While there are obvious baptismal connections – the theme of living water for example – this story can be read on many different levels. John’s gospel puts before us unlikely people as the ones who can teach us because they were changed by meeting Jesus. The authority of their message comes from experience and not from status. As the Samaritan woman shows us, these people are often the lowly, the wounded and the excluded.
The woman of Samaria is one of the many unnamed people who populate the pages of the New Testament. We never learn her name nor does she learn the name of the Jewish “prophet” who asks her for a drink of water. She seems to be an outcast or one who is shunned as she draws water alone, at noon. Maybe other women don’t want to associate with one who has had 5 husbands.
Yet, something happens during their brief conversation that draws her into a relational experience out of which she discovers the messianic identity of Jesus and becomes a courageous messenger of good news to the people of her village. Imagine how hard it must have been for her to tell them that she had found yet another man at the very well where Jacob and Rachel first met. They must have groaned.

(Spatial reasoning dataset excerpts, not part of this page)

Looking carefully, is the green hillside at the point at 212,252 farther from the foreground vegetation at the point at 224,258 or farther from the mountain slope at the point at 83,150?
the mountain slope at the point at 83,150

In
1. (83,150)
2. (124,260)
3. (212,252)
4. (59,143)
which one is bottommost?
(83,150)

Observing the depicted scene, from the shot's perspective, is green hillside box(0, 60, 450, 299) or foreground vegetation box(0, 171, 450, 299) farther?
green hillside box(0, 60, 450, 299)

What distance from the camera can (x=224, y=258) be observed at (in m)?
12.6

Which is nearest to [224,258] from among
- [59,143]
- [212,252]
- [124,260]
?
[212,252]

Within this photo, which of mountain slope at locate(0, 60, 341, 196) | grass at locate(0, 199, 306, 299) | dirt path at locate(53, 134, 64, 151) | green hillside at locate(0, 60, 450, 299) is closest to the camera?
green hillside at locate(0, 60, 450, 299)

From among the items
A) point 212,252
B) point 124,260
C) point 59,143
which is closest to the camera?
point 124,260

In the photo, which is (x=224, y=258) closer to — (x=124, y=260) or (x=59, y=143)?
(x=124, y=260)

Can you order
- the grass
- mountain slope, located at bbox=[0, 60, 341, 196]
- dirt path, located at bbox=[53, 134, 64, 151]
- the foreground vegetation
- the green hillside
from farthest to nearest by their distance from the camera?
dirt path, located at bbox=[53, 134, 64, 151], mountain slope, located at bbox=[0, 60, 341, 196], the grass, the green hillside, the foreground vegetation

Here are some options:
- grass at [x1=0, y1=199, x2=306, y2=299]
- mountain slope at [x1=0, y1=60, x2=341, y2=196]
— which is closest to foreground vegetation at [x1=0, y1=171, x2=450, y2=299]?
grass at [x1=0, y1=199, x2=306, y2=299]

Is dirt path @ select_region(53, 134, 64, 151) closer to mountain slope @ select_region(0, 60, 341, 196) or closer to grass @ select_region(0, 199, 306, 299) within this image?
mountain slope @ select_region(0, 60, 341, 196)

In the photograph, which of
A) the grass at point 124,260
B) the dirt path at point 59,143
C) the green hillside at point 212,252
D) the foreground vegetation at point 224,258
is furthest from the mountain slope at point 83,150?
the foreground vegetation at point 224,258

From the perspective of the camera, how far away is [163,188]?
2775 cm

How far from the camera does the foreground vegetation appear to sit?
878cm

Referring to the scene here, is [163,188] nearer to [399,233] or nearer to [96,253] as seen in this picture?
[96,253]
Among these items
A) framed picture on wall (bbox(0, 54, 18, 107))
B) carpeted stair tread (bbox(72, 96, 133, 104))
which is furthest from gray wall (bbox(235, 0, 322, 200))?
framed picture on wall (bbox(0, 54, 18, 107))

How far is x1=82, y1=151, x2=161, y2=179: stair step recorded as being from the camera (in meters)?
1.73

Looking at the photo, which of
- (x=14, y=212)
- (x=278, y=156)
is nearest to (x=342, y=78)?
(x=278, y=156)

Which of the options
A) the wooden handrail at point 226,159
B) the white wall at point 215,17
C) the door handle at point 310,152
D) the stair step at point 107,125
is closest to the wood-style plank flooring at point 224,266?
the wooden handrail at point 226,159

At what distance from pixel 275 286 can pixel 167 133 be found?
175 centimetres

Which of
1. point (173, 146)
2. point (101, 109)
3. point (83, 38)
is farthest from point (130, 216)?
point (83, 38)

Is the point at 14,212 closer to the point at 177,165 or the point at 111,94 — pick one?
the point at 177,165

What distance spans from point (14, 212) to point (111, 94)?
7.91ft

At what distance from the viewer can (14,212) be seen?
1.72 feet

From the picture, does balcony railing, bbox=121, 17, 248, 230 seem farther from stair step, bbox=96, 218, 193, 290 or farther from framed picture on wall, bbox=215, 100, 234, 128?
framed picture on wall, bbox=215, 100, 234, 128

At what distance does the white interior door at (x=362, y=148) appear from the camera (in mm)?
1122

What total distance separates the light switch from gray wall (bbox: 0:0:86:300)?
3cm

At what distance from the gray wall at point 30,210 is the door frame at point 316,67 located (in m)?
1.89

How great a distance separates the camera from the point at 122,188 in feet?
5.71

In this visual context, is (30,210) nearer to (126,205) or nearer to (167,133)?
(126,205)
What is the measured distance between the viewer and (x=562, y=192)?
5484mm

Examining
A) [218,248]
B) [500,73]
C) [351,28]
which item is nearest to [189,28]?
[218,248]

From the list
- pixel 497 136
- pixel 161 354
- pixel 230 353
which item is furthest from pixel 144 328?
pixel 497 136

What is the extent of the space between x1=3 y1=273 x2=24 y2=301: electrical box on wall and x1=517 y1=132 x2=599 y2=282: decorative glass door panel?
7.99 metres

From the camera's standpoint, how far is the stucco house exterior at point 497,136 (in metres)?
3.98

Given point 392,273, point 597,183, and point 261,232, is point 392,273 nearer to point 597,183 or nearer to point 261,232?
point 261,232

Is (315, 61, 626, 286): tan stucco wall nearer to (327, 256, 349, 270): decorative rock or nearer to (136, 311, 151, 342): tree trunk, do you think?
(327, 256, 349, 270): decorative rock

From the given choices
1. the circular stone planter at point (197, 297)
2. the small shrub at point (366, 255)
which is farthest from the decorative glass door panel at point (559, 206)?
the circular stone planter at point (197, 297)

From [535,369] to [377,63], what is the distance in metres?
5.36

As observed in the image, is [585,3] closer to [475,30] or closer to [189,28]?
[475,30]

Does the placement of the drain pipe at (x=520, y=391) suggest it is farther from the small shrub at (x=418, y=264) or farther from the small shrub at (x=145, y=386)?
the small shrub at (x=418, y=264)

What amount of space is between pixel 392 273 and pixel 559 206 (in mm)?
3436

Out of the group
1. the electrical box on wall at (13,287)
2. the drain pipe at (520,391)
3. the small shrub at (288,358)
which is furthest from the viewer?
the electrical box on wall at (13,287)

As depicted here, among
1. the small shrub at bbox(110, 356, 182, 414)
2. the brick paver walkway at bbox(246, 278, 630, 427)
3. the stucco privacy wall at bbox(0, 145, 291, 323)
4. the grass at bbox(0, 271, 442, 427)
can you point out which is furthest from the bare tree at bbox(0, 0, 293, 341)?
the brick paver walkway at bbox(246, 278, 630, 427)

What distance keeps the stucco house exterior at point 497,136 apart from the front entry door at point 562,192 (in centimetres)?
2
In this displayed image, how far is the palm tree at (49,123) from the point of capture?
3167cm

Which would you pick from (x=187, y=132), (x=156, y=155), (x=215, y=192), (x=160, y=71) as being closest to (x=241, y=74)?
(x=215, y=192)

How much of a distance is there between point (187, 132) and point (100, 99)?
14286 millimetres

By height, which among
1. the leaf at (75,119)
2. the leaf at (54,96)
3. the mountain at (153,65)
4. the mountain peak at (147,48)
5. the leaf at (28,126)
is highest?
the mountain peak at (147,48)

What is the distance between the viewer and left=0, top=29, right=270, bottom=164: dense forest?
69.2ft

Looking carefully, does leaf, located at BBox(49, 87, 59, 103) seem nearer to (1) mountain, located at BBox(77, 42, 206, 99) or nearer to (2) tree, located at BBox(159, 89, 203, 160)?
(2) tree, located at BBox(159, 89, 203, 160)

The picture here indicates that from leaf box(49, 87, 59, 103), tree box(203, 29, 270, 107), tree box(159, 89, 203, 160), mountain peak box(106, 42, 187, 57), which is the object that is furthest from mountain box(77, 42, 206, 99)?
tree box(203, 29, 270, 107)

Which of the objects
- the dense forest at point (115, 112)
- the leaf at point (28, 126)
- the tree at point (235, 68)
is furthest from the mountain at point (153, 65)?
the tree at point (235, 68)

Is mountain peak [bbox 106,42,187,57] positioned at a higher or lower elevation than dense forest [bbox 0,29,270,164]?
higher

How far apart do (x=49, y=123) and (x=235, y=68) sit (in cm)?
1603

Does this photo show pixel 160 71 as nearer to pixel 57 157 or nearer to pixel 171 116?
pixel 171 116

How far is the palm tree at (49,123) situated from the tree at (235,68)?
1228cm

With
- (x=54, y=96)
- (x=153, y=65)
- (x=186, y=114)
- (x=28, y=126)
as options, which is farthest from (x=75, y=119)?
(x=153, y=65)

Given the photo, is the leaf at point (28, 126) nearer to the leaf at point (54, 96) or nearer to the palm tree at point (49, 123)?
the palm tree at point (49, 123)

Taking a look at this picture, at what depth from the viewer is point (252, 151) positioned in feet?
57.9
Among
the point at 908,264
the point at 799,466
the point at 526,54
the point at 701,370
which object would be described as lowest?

This woman would seem to be an unlikely teacher for adults hoping to be baptized. She is wounded by abandonment. None of her relationships with men seem to work out. Yet, the encounter she has with Jesus was such a profound experience that it give her the courage and the authority to say to her own villagers “come see a man who told me everything I have done. Could he possibly be the Christ?” Maybe the message of this story is that even ordinary folk, once baptized, are meant to be messengers of the good news.
The Gospels often put such ordinary, unlikely and often lowly people before us as the ones who can really teach us what it means to be a follower of Jesus. Missioners learn this soon and often.

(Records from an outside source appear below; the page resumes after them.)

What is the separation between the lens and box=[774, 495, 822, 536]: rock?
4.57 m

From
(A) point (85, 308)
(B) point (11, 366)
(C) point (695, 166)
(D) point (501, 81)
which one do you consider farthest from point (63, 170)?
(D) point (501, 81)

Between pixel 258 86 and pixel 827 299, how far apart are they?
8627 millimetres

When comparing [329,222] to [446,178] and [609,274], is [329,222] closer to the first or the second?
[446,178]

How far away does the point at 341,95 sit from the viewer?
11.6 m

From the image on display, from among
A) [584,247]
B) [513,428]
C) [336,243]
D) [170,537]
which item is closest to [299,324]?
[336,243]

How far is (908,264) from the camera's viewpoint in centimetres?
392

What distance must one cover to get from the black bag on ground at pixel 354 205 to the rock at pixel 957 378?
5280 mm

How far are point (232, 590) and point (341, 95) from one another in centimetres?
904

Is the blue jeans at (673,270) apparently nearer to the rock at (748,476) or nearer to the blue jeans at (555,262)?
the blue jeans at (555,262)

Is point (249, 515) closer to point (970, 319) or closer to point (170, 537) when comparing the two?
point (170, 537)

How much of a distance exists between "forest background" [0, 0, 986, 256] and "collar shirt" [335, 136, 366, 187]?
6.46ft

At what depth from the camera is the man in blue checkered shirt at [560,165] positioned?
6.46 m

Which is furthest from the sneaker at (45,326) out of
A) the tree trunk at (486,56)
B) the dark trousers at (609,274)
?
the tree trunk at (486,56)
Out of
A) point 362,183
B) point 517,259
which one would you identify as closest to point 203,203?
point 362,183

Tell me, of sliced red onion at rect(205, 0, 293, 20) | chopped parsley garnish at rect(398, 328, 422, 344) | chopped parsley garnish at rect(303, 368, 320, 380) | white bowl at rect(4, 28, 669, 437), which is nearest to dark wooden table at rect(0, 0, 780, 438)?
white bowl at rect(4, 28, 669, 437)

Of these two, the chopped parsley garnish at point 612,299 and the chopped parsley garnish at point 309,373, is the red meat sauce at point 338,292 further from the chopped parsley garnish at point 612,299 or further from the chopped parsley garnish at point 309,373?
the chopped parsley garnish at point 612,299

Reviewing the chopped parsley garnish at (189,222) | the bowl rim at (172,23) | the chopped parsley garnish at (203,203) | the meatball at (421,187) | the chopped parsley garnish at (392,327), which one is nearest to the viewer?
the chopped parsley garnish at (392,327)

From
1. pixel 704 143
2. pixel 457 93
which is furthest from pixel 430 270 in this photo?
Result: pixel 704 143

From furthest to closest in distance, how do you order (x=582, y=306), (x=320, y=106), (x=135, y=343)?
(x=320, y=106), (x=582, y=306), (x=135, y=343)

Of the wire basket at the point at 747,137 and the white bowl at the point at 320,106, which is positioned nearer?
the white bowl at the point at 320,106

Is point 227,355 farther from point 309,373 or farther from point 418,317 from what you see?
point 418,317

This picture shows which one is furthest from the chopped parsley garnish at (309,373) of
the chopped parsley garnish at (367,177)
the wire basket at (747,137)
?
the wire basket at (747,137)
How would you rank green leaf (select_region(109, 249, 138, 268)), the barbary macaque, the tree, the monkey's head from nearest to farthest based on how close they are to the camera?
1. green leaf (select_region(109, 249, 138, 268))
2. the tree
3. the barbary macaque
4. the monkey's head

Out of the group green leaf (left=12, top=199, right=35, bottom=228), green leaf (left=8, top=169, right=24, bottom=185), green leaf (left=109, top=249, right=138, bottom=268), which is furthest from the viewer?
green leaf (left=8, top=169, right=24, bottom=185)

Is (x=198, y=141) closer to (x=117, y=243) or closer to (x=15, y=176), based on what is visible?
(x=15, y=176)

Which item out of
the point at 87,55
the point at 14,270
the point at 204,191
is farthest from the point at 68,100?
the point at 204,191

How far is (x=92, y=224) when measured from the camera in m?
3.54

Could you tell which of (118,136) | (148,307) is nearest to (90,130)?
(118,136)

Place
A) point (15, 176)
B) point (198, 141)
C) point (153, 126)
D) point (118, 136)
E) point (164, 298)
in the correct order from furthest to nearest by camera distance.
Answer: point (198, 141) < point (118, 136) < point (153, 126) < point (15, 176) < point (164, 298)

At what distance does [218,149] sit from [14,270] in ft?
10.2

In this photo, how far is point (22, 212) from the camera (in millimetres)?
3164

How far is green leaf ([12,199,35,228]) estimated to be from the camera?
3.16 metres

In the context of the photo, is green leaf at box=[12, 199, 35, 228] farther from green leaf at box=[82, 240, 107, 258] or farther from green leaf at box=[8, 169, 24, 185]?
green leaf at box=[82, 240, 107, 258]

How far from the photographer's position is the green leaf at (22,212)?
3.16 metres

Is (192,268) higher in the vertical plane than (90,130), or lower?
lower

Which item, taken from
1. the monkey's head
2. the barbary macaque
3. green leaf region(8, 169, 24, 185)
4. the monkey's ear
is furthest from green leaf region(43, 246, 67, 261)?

I recall meeting Sayi, a young woman in Tanzania. She was just a girl of about 10 years but she taught me a lesson about living the good news. One year, during a drought, Sayi had tagged along with her mother to enter the adult catechumenate. Despite our best efforts to exclude her because of her young age, she insisted on being part of the RCIA community. There was something about her dogged determination in the face of adult opposition that intrigued me. We relented and Sayi was included in the catechumen group. She was initiated into the life of Christ at Easter and, like many other newly baptized, returned to her far-off village.
About a year later, as the extreme drought became more extreme and serious food shortages spread through Sukumaland, Sayi appeared one morning under a tree in my backyard. She stood balancing a heavy load of firewood and was resting after a mile walk in from her village. I asked her what she was doing up so early and her earnest reply was startling. She told me she got up every morning, gathered firewood and carried it to the trading center a mile further down the road and sold it to local Arab merchants. With the few shillings she earned she bought a kilo or so of flour, took it home to her mother to help feed the family.

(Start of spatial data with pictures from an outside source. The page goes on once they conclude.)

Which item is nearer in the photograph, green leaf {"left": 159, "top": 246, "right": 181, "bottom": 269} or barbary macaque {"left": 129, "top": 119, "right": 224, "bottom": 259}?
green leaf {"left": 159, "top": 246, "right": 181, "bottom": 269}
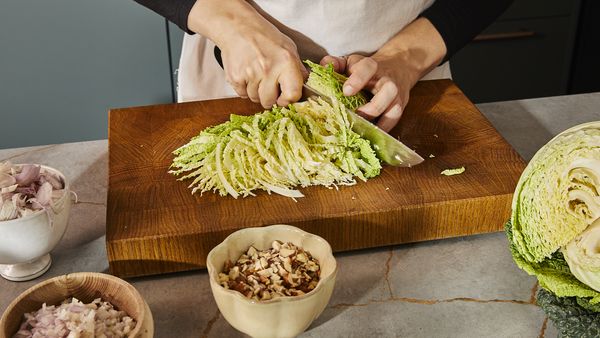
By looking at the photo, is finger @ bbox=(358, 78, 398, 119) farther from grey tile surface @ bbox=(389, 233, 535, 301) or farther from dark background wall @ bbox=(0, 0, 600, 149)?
dark background wall @ bbox=(0, 0, 600, 149)

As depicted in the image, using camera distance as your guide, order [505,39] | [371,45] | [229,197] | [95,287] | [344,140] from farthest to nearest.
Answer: [505,39], [371,45], [344,140], [229,197], [95,287]

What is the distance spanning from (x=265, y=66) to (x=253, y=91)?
0.08 m

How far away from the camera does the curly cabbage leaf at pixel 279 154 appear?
137 centimetres

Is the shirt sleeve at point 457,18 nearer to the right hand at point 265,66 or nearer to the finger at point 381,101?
the finger at point 381,101

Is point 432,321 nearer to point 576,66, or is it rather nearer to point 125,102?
point 125,102

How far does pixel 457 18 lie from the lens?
1785 mm

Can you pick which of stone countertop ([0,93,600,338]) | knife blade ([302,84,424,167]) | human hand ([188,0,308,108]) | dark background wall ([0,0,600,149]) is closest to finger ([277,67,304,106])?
human hand ([188,0,308,108])

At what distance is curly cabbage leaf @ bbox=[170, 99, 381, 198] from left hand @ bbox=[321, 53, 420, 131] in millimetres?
93

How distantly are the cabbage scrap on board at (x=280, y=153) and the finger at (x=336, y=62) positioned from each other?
0.14m

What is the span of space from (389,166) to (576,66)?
2.14m

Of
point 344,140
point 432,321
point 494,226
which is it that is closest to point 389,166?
point 344,140

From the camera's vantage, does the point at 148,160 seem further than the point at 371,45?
No

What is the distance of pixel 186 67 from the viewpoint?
1.86 meters

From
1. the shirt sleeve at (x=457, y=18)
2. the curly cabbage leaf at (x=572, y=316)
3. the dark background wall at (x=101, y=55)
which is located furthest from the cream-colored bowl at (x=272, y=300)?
the dark background wall at (x=101, y=55)
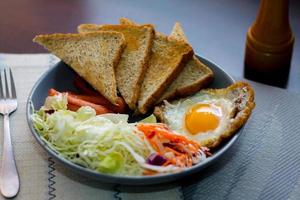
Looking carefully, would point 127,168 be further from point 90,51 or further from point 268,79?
point 268,79

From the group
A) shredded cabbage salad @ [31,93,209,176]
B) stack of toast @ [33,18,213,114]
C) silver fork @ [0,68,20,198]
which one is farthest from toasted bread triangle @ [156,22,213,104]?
silver fork @ [0,68,20,198]

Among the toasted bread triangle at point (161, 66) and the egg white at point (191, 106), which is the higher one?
the toasted bread triangle at point (161, 66)

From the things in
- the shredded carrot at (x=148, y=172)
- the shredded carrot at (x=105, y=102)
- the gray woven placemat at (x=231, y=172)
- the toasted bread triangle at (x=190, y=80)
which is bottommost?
the gray woven placemat at (x=231, y=172)

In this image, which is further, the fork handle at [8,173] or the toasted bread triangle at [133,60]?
the toasted bread triangle at [133,60]

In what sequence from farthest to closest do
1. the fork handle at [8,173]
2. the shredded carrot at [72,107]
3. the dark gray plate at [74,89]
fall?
the shredded carrot at [72,107] < the fork handle at [8,173] < the dark gray plate at [74,89]

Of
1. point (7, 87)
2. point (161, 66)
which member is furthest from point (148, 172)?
point (7, 87)

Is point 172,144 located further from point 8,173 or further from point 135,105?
point 8,173

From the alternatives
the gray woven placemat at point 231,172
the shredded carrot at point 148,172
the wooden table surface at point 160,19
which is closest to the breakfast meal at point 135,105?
the shredded carrot at point 148,172

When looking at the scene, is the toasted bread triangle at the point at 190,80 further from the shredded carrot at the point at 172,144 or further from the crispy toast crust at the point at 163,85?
the shredded carrot at the point at 172,144

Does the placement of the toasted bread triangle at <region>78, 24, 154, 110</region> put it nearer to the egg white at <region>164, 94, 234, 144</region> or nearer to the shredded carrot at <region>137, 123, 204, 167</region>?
the egg white at <region>164, 94, 234, 144</region>
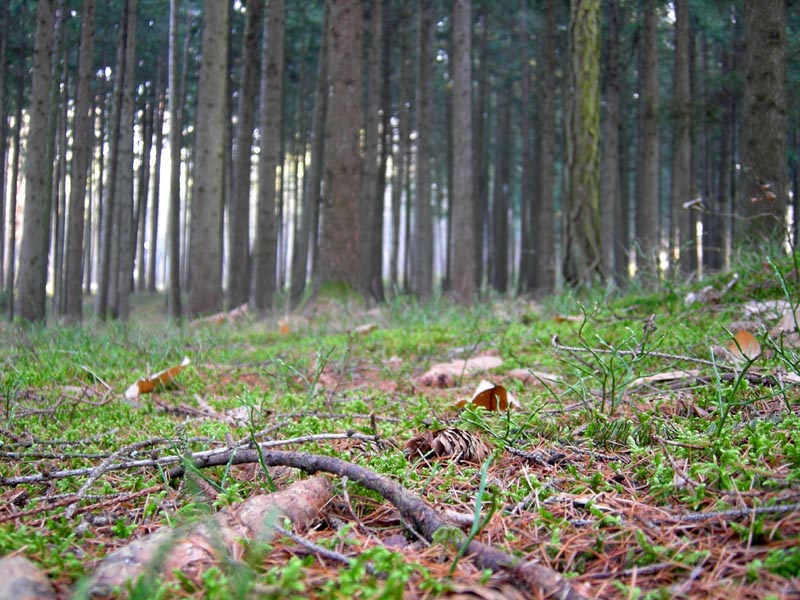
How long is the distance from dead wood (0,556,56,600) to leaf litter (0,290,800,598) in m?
0.01

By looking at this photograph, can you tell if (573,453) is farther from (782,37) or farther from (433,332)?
(782,37)

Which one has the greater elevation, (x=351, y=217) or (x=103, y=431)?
(x=351, y=217)

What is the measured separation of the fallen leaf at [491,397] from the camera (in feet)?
8.18

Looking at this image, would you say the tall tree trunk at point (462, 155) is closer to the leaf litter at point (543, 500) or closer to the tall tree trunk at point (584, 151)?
the tall tree trunk at point (584, 151)

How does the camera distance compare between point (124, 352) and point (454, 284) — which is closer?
point (124, 352)

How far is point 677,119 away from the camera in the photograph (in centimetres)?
1434

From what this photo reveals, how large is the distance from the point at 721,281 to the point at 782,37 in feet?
13.2

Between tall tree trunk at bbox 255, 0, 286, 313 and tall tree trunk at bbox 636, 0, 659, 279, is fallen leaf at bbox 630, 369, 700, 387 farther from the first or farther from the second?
tall tree trunk at bbox 636, 0, 659, 279

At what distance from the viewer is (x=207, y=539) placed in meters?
1.19

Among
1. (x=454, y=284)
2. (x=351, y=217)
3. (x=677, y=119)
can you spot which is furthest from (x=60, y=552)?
(x=677, y=119)

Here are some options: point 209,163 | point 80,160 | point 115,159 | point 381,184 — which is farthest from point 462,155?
point 115,159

As I reflect on this girl's gritty determination, both her stubborn insistence on being included in the adult catechumenate as well as her unbelievable struggle to combat hunger in her own family, it made me examine my own commitment to be with the people who were facing the devastating effects of drought and famine. I learned that if we want to mix our spirits with the lives of the ones who are left to shift for themselves when misfortune arises, we too should be ready to do what we can to combat the forces of indifference that would say "leave them to shift for themselves." By baptism, we become people who seek to include others in our lives no matter their accompanying characteristics.